La plaque de platine n'était pas une plaque, mais une masse considérable de métal d'une forme parfaitement régulière, un bloc homogène dont chaque face offrait la figure d'un rectangle, le tout formant ce qu'en géométrie dans l'espace on appelle un parallélépipède.

Un des coins, celui qui émergeait de l'aérolithe, était écrasé. La face qu'ils avaient d'abord dégagée n'était pas la plus importante, mais un des « côtés » do l'objet; la face principale, profondément enfoncée dans la masse, était encadrée d'une double rainure plus ouvragée que la première. On y retrouvait les motifs de rosaces, mais avec plus de variété dans la disposition, et plus de richesse, au point que Grif, toujours si sévère en matière d'art, dut convenir de leur réelle beauté ornementale. L'autre « côté » était le pendant de celui qu'ils avaient tout d'abord exploré. Les deux autres faces ne comportaient aucune ornementation. Elles étaient parfaitement lisses.

On devine avec quelle curiosité grandissante les deux amis avaient tiré de sa lourde et dure enveloppe cette « masse » chargée de mystère.
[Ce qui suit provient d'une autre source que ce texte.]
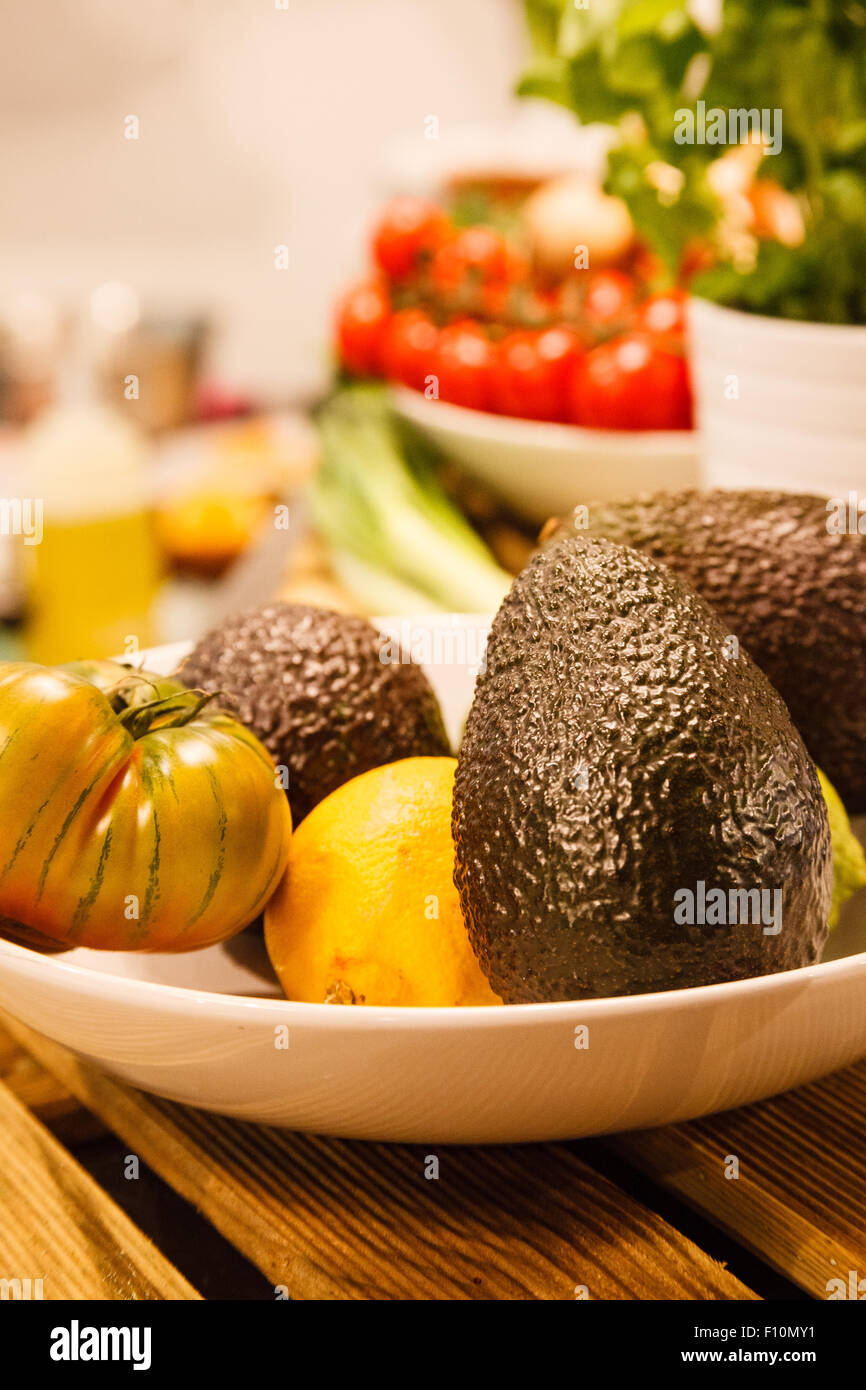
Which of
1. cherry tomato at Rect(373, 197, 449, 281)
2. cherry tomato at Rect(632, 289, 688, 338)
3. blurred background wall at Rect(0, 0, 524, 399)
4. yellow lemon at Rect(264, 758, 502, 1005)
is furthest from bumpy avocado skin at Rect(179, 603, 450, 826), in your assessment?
blurred background wall at Rect(0, 0, 524, 399)

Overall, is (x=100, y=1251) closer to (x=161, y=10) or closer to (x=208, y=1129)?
(x=208, y=1129)

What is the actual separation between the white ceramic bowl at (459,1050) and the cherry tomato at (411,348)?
123cm

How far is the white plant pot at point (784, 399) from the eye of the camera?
109cm

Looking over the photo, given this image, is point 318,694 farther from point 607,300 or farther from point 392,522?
point 607,300

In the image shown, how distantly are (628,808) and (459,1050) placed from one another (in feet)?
0.38

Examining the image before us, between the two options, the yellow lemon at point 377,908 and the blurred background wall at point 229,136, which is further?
the blurred background wall at point 229,136

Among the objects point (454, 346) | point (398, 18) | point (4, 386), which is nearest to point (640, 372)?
point (454, 346)

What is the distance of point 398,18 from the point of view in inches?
179

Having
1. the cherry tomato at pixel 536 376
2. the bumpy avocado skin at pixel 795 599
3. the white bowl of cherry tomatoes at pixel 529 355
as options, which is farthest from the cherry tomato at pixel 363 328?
the bumpy avocado skin at pixel 795 599

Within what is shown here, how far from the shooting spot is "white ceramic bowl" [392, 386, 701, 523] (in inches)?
53.2

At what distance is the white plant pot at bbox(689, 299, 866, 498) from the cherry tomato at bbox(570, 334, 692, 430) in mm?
220

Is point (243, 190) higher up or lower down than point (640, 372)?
higher up

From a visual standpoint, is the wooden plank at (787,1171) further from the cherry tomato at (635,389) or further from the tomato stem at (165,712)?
the cherry tomato at (635,389)
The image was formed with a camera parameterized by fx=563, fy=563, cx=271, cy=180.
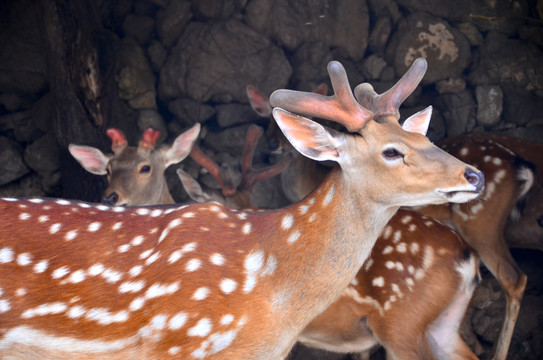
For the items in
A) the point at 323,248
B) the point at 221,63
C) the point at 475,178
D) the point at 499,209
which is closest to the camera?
the point at 475,178

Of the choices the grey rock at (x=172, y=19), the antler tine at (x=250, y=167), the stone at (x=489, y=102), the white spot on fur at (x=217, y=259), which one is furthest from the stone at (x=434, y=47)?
the white spot on fur at (x=217, y=259)

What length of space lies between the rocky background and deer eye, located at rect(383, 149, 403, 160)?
3.10 m

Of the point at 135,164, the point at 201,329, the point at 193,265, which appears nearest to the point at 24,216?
the point at 193,265

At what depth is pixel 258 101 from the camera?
5.50 meters

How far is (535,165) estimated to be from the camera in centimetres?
457

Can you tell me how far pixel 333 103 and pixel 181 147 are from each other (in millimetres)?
2210

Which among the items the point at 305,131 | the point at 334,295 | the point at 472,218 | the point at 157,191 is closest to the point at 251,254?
the point at 334,295

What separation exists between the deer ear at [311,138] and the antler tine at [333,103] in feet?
0.21

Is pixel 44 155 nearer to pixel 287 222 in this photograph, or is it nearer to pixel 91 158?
pixel 91 158

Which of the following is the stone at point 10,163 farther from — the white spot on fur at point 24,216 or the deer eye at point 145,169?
the white spot on fur at point 24,216

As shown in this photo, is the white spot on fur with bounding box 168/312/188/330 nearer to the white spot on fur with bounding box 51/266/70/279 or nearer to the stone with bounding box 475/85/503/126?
the white spot on fur with bounding box 51/266/70/279

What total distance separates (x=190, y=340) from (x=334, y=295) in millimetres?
685

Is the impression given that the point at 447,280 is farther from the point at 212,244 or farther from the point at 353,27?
the point at 353,27

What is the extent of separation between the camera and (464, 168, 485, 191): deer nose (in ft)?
7.65
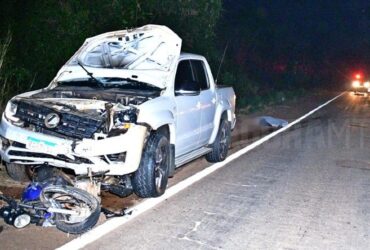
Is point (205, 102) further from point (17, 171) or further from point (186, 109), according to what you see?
point (17, 171)

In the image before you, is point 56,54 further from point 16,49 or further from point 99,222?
point 99,222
Lorsqu'il l'eurent — avec quelle peine, étant donné son poids énorme! — posée sur le sol, comme une pièce encore mal dégrossie, car de nombreux fragments rocheux y adhéraient encore, ce fut Grif qui, traversé par une pensée soudaine et prodigieusement excitante, prononça ces mots si simples, mais si lourds de promesses éventuelles : On dirait un coffre!

Devraigne restait silencieux, en proie à une émotion intense. Puis il fit, de la voix d'un homme qui soi t d'un rêve :

- Oui, un coffre... Et même un coffre-fort... Quelque chose comme la cantine d'un adjudant milliardaire...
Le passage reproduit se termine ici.